Craig Kielburger said, “We so often feel powerless to do anything about the many problems in the world around us. We are so often left to wonder whether one person can possibly make a difference. Mother Teresa said, ‘yes we can.’ Her life was resounding proof that it is possible.”
Craig Kielburger is an activist from Canada who is widely acclaimed for fighting for children’s right. He is a hard core contributor who helped in achieving the noble mission of liberating the slaved and entrapped children across the world. When he was 12, he was like any other playful child, but one incidence mentioned in the morning newspaper changed his life. He was completely shattered when he read about 12 year old Iqbal Masik who was brutally killed for fighting against enslaving children in Pakistan.
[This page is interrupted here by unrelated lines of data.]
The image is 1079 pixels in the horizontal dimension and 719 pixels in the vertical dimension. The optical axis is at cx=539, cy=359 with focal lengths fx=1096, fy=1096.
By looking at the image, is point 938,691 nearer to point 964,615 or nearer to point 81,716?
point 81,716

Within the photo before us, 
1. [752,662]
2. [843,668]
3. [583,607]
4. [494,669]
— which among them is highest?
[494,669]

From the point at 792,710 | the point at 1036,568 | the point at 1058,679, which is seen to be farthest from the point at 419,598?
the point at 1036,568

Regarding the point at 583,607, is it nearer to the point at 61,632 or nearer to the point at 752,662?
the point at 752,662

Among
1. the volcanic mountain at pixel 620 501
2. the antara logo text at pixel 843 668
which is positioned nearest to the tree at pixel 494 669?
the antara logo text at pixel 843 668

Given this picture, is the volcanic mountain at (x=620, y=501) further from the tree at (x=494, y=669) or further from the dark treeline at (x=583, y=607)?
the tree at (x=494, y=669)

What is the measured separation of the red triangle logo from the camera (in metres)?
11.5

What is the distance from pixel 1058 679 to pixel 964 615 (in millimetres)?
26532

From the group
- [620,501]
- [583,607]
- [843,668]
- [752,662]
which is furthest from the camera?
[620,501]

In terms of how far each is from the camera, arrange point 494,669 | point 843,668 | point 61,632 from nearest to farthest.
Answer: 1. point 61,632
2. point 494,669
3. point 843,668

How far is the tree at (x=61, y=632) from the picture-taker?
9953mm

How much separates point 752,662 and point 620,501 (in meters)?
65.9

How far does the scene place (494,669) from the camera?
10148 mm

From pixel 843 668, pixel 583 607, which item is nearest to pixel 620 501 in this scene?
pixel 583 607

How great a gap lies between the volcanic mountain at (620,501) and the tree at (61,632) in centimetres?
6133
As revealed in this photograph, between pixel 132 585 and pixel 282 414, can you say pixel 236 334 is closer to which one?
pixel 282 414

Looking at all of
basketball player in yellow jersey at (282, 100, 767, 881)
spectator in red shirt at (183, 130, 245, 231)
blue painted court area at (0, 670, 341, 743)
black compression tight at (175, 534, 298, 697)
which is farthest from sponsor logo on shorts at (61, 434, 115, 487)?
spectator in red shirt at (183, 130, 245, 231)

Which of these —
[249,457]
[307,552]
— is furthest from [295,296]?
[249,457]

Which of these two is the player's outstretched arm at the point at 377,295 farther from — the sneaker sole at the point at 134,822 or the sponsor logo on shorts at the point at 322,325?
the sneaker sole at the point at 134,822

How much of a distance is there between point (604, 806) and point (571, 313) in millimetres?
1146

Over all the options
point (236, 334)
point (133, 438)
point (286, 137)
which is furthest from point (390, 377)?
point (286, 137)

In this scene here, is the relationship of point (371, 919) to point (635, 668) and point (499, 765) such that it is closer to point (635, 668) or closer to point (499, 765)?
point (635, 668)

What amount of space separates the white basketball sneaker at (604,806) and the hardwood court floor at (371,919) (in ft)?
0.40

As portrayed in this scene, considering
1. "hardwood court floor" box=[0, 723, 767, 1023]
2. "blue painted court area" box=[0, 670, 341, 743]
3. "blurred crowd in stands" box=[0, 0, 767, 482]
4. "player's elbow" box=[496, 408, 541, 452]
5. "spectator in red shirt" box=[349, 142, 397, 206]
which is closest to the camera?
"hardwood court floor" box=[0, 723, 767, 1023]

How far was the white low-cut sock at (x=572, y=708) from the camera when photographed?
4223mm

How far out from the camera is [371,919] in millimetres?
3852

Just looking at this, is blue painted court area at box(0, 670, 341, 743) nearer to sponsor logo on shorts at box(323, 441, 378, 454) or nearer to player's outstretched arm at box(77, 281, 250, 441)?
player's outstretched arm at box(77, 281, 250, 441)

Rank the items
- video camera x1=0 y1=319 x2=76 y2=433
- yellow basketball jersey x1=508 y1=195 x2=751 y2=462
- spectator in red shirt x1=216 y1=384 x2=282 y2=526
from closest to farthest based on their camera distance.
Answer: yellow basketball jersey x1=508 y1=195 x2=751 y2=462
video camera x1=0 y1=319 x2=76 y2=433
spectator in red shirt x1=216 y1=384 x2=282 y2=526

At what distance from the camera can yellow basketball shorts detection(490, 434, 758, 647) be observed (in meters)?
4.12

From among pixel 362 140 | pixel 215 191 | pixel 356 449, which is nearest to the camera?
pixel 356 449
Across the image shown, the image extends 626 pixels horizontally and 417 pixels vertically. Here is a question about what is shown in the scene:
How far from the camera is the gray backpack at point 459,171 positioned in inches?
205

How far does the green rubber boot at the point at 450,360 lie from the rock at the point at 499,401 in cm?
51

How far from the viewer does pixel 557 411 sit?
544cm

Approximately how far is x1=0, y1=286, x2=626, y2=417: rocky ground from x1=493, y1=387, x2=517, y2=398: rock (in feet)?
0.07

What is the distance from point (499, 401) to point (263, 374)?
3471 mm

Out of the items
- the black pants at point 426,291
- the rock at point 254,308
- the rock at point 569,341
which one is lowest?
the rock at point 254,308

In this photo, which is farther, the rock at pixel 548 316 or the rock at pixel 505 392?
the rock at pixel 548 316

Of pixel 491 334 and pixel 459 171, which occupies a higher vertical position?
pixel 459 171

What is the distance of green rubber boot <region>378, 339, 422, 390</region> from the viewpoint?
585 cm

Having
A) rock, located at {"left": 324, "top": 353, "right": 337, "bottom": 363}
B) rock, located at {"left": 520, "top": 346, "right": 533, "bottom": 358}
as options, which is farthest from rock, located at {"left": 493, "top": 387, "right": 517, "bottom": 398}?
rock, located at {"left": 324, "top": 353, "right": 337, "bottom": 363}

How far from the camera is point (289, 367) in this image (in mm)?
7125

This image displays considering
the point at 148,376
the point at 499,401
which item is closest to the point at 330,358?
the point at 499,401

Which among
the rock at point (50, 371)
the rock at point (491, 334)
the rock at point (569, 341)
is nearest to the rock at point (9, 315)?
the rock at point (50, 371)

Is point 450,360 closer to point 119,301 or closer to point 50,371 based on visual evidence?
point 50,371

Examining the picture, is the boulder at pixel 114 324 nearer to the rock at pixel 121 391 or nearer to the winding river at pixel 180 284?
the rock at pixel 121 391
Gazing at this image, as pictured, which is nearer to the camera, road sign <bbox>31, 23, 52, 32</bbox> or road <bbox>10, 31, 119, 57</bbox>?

Iqbal Masik was a worker in a carpet factory and was working there since the age of four. He used to work nothing less than 12 to 14 hours each day. He had no life and continued to work there for the next eight years as well. Iqbal did not know the existence of school, he had never played or for that matter ever lived a life of a normal child.
After reaching the age of 12, he was freed by the police. Now Iqbal wanted to let the people know about his enslavement. He wanted the people of the world to know that they were ill treated, illegally and immorally used for various wrong purposes. Iqbal narrated how pathetic their life was; they were brutally beaten, forced to work and even starved. However, before the truth could be revealed to the world, Iqbal was murdered mysteriously about which no one knows till date.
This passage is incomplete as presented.